In a market society, we're told that everyone makes choices according to their own preferences. Capitalism celebrates individuals as independent creators of self-identity through the way we choose to conduct ourselves, the things we choose to buy, and particularly in the way we choose to dress. Nowhere has this discourse of individualism been more prevalent recently than the issue of the burqa and the niqab - which I'll collectively refer to as the 'veil'.
So enamoured are we with this general philosophy of individualism, that we can't help but interpret the issue through its lens. Commentators across the spectrum – including progressives and feminists - insist that wearing this garment 'is a matter of individual choice'. Consequently, any attempt to prohibit the veil is thought to be an infringement on the rights of the wearer to self-identity and self-determination. Banning it would be an affront to individualism itself.
However 'choices', construed as such, aren't made in a vacuum. Social norms and cultural expectations are far more accurate predictors of the way people dress and conduct themselves. It's the reason that ties are thought to be appropriate for men, and dresses thought to be appropriate for women – even though we perceive ourselves as 'choosing' to wear them. Sociologists and marketers have understood this for some time, yet the debate around the veil seems particularly tone-deaf this rather obvious point.

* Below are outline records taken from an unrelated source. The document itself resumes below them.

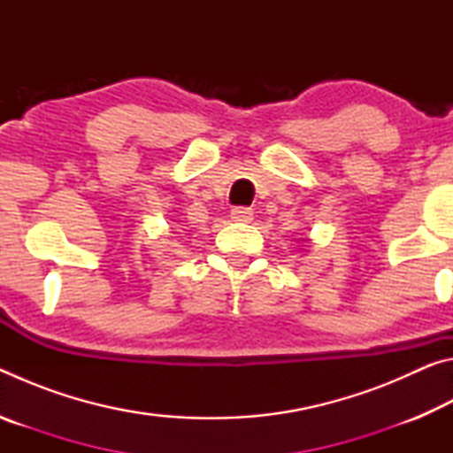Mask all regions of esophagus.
Returning a JSON list of instances; mask_svg holds the SVG:
<instances>
[{
  "label": "esophagus",
  "mask_w": 453,
  "mask_h": 453,
  "mask_svg": "<svg viewBox=\"0 0 453 453\" xmlns=\"http://www.w3.org/2000/svg\"><path fill=\"white\" fill-rule=\"evenodd\" d=\"M232 219L240 221V224H248V221L254 219V211L250 208H234L232 210Z\"/></svg>",
  "instance_id": "obj_1"
}]
</instances>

But, to adopt the language of individualism for a moment, let's examine why a woman might choose to wear the veil. Many religious cultures, both Muslim and non-Muslim, advocate headwear that promotes a degree of modesty, by covering the hair and neck. By leaving the face – the most communicative and identifiable part of the body – uncovered, women are still able to participate in the public sphere as men do. It's for this reason, that no one of note has even remotely advocated restrictions on the wearing of the hijab or chador, both garments that leave the face unobscured.
As veiling garments, the burqa and niqab are reflective of particularly conservative Muslim subcultures that place much stricter codes of dress and conduct on women. The term 'subcultures' is deliberate, because we should be under no illusions that all, or even a majority of Muslims, advocate the wearing of the veil. These garments reflect an interpretation of modesty that requires complete bodily and facial coverage. Women who wear the veil overwhelmingly do so in order to preserve their purity and piety, by shielding themselves from the corrupting influence of the male gaze.

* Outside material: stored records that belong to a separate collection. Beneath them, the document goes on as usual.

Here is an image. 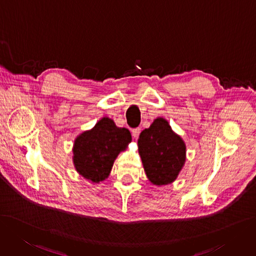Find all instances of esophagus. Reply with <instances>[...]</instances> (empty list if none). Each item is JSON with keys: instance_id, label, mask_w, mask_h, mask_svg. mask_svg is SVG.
Instances as JSON below:
<instances>
[{"instance_id": "34e87169", "label": "esophagus", "mask_w": 256, "mask_h": 256, "mask_svg": "<svg viewBox=\"0 0 256 256\" xmlns=\"http://www.w3.org/2000/svg\"><path fill=\"white\" fill-rule=\"evenodd\" d=\"M140 130H141V128H133V130H132V135H133V137H134V138H137V137L139 136V134H140Z\"/></svg>"}]
</instances>
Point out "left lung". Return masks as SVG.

In wearing the veil, they are denied the most crucial basis for human interaction – that of recognition. The veil strips away the prospect of their taking part in society's activities in any meaningful way. The ability to empathize with a wearer of the veil is almost completely lost. It's unsurprising then, that countries where the veil is most prevalent - such as Saudi Arabia and Afghanistan - are also those where women are most marginalized. In effect, women become the walking disappeared. They are silhouettes; in the social world but not of it.
Rationalizing the veil as merely an 'individual choice' reveals our general inability to discuss the nuances of social conformity. While it's true to say that not all veil-wearing women are forced to do so, the nature of subcultures with strict standards of conduct means that conformity is often achieved in the absence of explicit coercion. In communities that interpret the virtues of femininity through the complete concealment of women's faces and bodies, it's to be expected that some women will willingly submit to that practice. This is the difference between being told that one must wear veil, and simply knowing that one should wear the veil.
Western progressives and feminists have become well attuned to the most subtle and insidious signs of a gendered system of inequality in the West. And yet, in describing the wearing of the veil solely in terms of 'a women's right to choose', they are staring directly past a patriarchal system far more conservative than their own.
It's a testament to the capacity for conceptual contortion that the utter effacement of veil-wearing women in public could be framed as just another form of individualised expression. This, by the very people in the political sphere who should be able to recognize systematic marginalization when they encounter it.
Once these social norms that govern the wearing of the veil are understood, the notion of it being an 'individual choice' starts to look both simplistic, and misleading.
However, there is still the matter of the overwhelming support for the wearing of the veil by progressives and feminists. This can be interpreted in several ways. Firstly, some may truly believe that there are many roads to the empowerment and equal participation of women in society - and that the veil is as valid a means to achieving that goal as any other form of dress. Such a vision of gender equity is difficult to take seriously, particularly as it is only women who are incentivised to render themselves anonymous in the public sphere.
Another possibility is that progressives and feminists are happy for women to 'Destroy The Joint' on our own cultural turf, but simply lack the conviction to argue their case against practices that originate from outside the West. Concerns about cultural imperialism are perhaps understandable. But this is not about Australian values being 'imposed' on Muslims. It's about universal human rights being extended to all women, even to those whose immediate religious and cultural milieu smothers them in front of our eyes. If progressives and feminists won't support the erosion of such an obvious subculture of gendered inequality here, then where will they support it?